◆ **Task directions**
Reproduce verbatim the lines starting at the one containing "How far apart" and ending at the one containing "shadow on path @ left=175, top=240, right=256, bottom=520 <", both included.

◆ **Records shown**
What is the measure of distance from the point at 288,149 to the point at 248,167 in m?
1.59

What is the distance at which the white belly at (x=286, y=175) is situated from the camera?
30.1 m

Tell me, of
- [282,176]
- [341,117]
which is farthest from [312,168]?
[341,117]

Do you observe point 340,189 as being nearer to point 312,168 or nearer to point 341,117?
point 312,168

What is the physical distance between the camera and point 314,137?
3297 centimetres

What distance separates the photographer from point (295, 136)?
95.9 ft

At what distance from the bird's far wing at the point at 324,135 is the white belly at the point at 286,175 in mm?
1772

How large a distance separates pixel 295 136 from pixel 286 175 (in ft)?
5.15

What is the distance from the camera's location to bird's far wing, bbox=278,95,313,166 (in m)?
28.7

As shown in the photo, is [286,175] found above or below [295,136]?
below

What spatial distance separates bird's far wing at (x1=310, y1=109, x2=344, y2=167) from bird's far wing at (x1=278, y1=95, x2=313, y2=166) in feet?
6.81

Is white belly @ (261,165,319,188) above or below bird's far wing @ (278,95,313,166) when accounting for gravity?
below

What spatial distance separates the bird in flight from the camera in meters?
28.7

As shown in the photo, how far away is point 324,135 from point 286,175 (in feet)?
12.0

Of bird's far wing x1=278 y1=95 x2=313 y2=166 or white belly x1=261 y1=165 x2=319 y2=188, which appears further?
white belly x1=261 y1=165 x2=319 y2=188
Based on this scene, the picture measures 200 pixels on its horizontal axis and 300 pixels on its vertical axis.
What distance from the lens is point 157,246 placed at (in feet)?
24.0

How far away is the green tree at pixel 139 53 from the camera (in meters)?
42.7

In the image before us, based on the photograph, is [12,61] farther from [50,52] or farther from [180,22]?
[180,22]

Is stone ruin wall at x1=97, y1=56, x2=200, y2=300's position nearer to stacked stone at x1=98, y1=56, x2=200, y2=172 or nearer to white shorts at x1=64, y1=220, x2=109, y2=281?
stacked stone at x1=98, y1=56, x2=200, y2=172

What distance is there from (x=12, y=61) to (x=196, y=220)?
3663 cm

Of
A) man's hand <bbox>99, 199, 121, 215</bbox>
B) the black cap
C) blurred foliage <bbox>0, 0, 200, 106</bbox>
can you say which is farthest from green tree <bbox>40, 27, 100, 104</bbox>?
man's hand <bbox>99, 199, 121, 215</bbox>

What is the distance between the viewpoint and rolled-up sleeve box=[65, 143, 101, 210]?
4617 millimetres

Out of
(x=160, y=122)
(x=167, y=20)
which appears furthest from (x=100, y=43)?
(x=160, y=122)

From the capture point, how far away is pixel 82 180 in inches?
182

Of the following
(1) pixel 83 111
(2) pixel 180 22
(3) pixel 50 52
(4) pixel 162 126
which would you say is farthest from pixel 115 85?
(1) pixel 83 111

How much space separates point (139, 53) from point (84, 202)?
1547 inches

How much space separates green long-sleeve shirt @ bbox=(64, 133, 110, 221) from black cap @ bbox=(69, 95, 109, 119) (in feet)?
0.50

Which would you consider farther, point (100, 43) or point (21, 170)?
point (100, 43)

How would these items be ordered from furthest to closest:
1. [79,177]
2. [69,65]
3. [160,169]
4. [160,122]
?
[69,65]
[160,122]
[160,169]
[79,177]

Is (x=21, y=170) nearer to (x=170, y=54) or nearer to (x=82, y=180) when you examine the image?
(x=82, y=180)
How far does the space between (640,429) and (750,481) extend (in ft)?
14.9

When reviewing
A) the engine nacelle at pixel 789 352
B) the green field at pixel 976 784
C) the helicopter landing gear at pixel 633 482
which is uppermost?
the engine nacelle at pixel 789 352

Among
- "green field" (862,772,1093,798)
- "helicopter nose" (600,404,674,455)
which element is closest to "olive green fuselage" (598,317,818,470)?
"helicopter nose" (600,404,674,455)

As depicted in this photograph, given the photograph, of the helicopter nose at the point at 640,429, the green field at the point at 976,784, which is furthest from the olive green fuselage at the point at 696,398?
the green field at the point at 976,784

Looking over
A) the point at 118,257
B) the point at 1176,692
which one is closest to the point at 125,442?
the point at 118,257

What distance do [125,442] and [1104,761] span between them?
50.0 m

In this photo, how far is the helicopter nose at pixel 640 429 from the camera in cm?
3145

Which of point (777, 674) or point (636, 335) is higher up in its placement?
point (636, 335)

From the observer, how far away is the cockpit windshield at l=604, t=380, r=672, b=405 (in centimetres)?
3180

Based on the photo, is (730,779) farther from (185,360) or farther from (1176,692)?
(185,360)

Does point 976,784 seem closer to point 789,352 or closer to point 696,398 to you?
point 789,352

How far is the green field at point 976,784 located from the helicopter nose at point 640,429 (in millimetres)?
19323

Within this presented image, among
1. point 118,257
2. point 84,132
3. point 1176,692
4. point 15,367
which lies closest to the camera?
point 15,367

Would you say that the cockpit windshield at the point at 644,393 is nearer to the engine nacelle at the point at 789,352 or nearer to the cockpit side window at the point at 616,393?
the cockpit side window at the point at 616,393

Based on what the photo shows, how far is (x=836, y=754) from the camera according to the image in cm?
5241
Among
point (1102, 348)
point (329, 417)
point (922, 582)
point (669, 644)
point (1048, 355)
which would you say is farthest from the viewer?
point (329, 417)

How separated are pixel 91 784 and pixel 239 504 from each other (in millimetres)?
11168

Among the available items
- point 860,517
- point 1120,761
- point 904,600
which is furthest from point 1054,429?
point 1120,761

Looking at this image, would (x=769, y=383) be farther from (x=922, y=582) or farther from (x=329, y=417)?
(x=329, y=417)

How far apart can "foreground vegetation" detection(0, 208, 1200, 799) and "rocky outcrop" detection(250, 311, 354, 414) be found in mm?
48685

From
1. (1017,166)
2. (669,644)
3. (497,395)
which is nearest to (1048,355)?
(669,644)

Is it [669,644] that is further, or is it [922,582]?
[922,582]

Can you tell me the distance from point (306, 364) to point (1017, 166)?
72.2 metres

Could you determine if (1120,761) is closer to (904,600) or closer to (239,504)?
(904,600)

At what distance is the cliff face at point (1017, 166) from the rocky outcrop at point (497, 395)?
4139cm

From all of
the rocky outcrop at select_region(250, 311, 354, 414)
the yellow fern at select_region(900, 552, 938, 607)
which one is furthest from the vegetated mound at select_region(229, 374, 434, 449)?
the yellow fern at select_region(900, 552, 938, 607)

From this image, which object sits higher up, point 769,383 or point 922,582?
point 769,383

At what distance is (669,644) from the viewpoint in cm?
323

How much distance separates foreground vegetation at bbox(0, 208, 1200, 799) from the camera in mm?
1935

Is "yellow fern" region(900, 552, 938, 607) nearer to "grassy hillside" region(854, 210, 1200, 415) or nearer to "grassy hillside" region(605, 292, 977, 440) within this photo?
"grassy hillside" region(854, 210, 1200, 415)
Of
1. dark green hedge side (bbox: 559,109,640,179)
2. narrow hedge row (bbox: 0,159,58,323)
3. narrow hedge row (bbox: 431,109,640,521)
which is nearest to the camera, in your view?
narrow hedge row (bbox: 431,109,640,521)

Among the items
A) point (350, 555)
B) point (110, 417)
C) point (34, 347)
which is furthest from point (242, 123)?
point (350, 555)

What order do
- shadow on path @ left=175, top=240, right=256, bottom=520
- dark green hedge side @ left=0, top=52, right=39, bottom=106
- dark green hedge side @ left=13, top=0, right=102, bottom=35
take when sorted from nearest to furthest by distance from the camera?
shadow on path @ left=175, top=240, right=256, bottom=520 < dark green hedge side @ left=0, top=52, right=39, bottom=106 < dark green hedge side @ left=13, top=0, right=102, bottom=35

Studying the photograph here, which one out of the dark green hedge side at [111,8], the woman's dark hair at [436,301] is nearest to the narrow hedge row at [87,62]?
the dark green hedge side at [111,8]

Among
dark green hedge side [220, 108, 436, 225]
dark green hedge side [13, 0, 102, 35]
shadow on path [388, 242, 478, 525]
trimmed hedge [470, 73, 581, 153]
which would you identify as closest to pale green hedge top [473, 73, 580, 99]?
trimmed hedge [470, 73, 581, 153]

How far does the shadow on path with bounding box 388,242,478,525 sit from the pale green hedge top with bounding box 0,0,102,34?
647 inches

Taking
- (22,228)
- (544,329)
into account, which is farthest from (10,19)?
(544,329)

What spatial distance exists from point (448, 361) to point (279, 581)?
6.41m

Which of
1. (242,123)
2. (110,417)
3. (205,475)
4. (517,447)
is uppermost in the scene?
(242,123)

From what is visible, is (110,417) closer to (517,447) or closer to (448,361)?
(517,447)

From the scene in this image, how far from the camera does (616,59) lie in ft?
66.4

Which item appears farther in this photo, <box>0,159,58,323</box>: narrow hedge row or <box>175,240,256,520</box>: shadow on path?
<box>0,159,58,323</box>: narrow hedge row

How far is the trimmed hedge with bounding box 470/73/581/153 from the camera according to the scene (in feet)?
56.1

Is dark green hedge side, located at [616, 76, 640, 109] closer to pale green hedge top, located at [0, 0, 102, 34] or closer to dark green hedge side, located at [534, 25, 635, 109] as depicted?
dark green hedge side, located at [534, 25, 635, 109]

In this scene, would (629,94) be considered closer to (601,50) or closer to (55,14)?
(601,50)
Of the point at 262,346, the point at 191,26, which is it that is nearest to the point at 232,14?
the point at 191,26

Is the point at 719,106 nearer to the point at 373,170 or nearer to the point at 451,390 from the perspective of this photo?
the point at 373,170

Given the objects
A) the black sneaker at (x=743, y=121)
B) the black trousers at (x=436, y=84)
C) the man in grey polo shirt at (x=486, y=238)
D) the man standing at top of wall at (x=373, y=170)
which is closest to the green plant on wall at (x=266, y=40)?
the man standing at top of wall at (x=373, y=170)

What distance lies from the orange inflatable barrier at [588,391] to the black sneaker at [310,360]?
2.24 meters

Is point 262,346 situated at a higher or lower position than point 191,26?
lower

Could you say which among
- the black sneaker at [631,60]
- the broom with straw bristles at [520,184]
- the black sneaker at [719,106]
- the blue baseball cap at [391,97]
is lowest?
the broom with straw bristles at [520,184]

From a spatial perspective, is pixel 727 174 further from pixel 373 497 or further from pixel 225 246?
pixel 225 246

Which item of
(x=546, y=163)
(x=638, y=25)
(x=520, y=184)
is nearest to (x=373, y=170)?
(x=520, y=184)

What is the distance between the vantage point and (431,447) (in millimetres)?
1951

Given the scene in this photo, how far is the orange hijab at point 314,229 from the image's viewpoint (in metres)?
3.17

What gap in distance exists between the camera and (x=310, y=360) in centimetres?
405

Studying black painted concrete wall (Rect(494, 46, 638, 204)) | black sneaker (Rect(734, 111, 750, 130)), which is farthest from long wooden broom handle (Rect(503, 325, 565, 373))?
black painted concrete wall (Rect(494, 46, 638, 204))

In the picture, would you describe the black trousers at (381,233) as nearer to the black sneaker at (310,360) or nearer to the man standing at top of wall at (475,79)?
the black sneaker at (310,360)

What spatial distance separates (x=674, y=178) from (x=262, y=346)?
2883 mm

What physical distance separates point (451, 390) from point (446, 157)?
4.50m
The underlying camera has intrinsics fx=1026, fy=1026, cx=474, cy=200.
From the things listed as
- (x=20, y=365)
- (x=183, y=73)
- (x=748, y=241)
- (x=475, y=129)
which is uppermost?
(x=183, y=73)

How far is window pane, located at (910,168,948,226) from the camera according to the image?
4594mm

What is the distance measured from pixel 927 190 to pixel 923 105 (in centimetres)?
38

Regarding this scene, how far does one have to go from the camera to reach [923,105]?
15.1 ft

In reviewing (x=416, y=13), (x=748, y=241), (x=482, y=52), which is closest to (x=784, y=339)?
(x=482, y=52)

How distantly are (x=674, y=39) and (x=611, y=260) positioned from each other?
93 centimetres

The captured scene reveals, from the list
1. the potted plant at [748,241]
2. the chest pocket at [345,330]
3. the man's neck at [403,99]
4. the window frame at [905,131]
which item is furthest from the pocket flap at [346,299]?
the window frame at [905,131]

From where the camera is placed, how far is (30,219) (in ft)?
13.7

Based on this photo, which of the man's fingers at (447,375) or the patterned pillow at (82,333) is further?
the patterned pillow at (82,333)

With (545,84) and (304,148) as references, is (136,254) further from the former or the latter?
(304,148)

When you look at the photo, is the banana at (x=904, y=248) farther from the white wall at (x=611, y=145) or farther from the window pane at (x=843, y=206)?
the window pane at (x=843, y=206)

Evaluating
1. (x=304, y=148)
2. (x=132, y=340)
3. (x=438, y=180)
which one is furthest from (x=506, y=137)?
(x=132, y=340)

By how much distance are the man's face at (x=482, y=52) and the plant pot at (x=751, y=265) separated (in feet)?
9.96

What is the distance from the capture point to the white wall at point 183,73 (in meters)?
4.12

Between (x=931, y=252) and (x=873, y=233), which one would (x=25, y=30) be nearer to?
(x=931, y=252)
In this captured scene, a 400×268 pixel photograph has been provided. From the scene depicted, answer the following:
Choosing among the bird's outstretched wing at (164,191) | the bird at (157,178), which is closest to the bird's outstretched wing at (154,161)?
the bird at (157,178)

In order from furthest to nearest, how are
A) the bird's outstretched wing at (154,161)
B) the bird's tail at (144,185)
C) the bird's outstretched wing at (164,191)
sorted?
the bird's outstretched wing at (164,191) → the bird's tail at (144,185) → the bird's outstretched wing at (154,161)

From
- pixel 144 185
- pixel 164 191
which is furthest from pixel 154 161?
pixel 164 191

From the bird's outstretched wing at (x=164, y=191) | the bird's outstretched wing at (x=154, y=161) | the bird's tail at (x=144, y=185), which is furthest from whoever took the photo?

◆ **Written response**
How far apart can "foreground vegetation" detection(0, 208, 1200, 799) and "rocky outcrop" detection(250, 311, 354, 414) be found in mm?
48685

From
1. (1017,166)
2. (669,644)
3. (497,395)
which is nearest to (1048,355)?
(669,644)

Is it [669,644] that is further, or is it [922,582]?
[922,582]

Can you tell me the distance from point (306, 364) to point (1017, 166)?
72.2 metres

Could you determine if (1120,761) is closer to (904,600) or closer to (239,504)?
(904,600)

At what distance is the cliff face at point (1017, 166) from the rocky outcrop at point (497, 395)?
4139cm

From all of
the rocky outcrop at select_region(250, 311, 354, 414)
the yellow fern at select_region(900, 552, 938, 607)
which one is furthest from the vegetated mound at select_region(229, 374, 434, 449)?
the yellow fern at select_region(900, 552, 938, 607)

From this image, which object sits higher up, point 769,383 or point 922,582?
point 769,383

At what distance is (669,644) from the viewpoint in cm?
323

How much distance separates foreground vegetation at bbox(0, 208, 1200, 799) from the camera in mm?
1935

Is "yellow fern" region(900, 552, 938, 607) nearer to "grassy hillside" region(854, 210, 1200, 415) or nearer to "grassy hillside" region(605, 292, 977, 440) within this photo?
"grassy hillside" region(854, 210, 1200, 415)
Of
1. dark green hedge side (bbox: 559,109,640,179)
2. narrow hedge row (bbox: 0,159,58,323)
3. narrow hedge row (bbox: 431,109,640,521)
which is nearest to the camera, in your view?
narrow hedge row (bbox: 431,109,640,521)

Among the items
A) point (350, 555)
B) point (110, 417)
C) point (34, 347)
which is furthest from point (242, 123)?
point (350, 555)

What order do
- shadow on path @ left=175, top=240, right=256, bottom=520
- dark green hedge side @ left=0, top=52, right=39, bottom=106
- dark green hedge side @ left=13, top=0, right=102, bottom=35
take when sorted from nearest to furthest by distance from the camera?
shadow on path @ left=175, top=240, right=256, bottom=520 < dark green hedge side @ left=0, top=52, right=39, bottom=106 < dark green hedge side @ left=13, top=0, right=102, bottom=35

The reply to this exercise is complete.